Let $T\colon\mathbb{R}\to\mathbb{R}$ a linear trasformation of $\mathbb{R}$ defined as $Tx:=ax+b$, where $a,b\in\mathbb{R}$, $a\ne 0.$
We denote with $\mathcal{L}(\mathbb{R})$ the Lebesgue $\sigma-$ algebra and we denote with $\lambda^*$ the Lebesgue outer measure. Let $E\in2^{\mathbb{R}}$, we must prove that
Proposition. $T(E)\in\mathbb{\mathcal{L}(\mathbb{R})}$ $\iff$ $E\in\mathcal{L}(\mathbb{R})$
I just proved that $$\lambda^*(T(E))=|a|\lambda^*(E)\tag1.$$
Regarding the implication $(\Leftarrow)$ there are not problems.

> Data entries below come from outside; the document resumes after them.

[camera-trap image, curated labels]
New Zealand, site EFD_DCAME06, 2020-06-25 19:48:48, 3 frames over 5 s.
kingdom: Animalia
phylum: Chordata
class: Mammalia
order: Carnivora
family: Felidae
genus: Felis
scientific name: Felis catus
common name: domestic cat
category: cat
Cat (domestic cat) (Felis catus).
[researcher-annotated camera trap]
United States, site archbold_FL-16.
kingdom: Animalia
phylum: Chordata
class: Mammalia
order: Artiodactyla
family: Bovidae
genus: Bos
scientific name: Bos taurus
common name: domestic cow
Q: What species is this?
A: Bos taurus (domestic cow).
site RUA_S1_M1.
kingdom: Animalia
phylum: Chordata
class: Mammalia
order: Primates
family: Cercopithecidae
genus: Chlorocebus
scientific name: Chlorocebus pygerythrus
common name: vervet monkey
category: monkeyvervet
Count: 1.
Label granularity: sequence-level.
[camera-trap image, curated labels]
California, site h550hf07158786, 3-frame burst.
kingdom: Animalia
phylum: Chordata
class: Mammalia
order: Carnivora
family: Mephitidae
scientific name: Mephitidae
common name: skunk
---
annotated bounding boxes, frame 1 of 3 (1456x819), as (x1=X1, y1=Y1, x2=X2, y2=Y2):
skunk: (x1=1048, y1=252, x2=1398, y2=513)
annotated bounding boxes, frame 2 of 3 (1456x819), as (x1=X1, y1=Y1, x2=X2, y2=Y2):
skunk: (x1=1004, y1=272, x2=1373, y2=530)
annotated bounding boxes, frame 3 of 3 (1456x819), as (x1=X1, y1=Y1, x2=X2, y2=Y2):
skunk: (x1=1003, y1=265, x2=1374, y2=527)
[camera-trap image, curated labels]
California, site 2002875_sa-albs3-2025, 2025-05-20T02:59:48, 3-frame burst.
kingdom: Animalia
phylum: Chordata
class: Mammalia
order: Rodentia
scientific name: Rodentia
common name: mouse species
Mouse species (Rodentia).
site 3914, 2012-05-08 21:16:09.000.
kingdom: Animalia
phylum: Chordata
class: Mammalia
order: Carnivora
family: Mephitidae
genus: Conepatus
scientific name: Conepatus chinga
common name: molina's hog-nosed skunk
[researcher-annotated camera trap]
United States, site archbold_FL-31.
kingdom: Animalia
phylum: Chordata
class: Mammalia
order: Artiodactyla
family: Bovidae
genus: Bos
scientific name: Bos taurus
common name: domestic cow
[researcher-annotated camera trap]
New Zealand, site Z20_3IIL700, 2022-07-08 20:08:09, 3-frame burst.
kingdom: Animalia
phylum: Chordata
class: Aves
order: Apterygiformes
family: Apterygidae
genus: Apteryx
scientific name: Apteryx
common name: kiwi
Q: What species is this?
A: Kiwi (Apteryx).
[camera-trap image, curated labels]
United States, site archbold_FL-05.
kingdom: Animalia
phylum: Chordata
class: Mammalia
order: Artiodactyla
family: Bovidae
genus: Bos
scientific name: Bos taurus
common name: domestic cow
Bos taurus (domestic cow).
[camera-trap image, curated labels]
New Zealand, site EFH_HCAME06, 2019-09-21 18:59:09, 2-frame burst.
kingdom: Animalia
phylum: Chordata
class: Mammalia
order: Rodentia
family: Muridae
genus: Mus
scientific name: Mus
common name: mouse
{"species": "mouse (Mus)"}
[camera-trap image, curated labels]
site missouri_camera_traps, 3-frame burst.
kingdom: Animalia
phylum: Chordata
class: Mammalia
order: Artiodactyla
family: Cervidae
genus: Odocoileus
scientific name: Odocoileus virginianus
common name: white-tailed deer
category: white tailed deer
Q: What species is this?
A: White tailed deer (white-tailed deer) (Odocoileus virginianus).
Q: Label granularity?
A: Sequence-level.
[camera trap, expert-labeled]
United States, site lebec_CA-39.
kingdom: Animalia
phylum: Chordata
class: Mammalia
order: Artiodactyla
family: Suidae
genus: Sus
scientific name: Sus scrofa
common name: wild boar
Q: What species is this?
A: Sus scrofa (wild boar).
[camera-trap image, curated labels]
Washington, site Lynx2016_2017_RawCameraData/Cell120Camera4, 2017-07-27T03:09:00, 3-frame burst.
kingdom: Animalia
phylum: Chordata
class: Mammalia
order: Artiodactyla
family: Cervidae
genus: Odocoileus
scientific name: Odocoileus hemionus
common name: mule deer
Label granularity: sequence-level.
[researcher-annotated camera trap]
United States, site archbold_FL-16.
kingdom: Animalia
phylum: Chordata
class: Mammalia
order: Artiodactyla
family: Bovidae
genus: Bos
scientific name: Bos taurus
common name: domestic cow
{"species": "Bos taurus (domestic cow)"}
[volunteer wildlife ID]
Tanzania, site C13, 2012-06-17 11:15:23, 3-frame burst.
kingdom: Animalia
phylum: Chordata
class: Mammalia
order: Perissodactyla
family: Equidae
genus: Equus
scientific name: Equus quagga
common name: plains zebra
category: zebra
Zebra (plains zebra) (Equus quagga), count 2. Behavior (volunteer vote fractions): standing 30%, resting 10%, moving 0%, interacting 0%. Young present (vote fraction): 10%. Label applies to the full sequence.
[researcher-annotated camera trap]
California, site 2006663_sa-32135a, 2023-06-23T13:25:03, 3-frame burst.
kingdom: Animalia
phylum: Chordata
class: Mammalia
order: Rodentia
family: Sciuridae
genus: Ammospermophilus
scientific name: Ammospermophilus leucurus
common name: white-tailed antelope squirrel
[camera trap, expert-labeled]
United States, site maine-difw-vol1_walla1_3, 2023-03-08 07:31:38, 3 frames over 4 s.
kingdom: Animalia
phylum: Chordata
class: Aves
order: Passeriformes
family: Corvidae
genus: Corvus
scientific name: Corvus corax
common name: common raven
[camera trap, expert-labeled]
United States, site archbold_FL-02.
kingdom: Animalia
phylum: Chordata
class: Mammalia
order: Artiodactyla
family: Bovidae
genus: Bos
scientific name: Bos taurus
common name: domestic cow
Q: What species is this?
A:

$(\Rightarrow)$ Proof. Suppose that $T(E)\in\mathcal{L}(\mathbb{R})$, then $\lambda^*(Z)=\lambda^*(Z\cap T(E))+\lambda^*(Z\cap\complement T(E))$ for all $Z\in 2^{\mathbb{R}}$.
Therefore we have that $$\lambda^*(T(Z))=\lambda^*(T(Z)\cap T(E))+\lambda^*(T(Z)\cap \complement T(E)),$$ so $$\lambda^*(T(Z))=\lambda^*(T(Z\cap E))+\lambda^*(T(Z\cap\complement E)).$$
Multiplying the members for $|a|^{-1}$ we have $$|a|^{-1}\lambda^*(T(Z))=|a|^{-1}\lambda^*(T(Z\cap E))+|a|^{-1}\lambda^*(T(Z\cap\complement E)),$$ for $(1)$ we obtain $$\lambda^*(Z)=\lambda^*(Z\cap E)+\lambda^*(Z\cap \complement E),$$ then $E\in\mathcal{L}(\mathbb{R}).$
Proof 2. Observe that $$\lambda^*(E)=\lambda^*(T[T^{-1}(E)])=|a|\lambda^*(T^{-1}(E)),$$ then $$\lambda^*(T^{-1}(E))=\frac{1}{|a|}\lambda^*(E)\tag2.$$
Let $T(E)\in\mathcal{L}(\mathbb{R})$ then $\lambda^*(Z)=\lambda^*(Z\cap T(E))+\lambda^*(Z\cap\complement T(E))$, therefore $$\lambda^*(T(Z))=\lambda^*(T(Z\cap E))+\lambda^*(T(Z\cap\complement E)).$$ Now, $$\frac{1}{|a|}\lambda^*(T(Z))=\frac{1}{|a|}\lambda^*(T(Z\cap E))+\frac{1}{|a|}\lambda^*(T(Z\cap\complement E)),$$ then for $(2)$ we have $$\lambda^*(T^{-1}[T(Z)])=\lambda^*(T^{-1}[T(Z\cap E)])+\lambda^*(T^{-1}[T(Z\cap\complement E)])$$ and so $$\lambda^*(Z)=\lambda^*(Z\cap E)+\lambda^*(Z\cap \complement E),$$ then $E\in\mathcal{L}(\mathbb{R}).$
Thanks!
Question Are the proofs correct?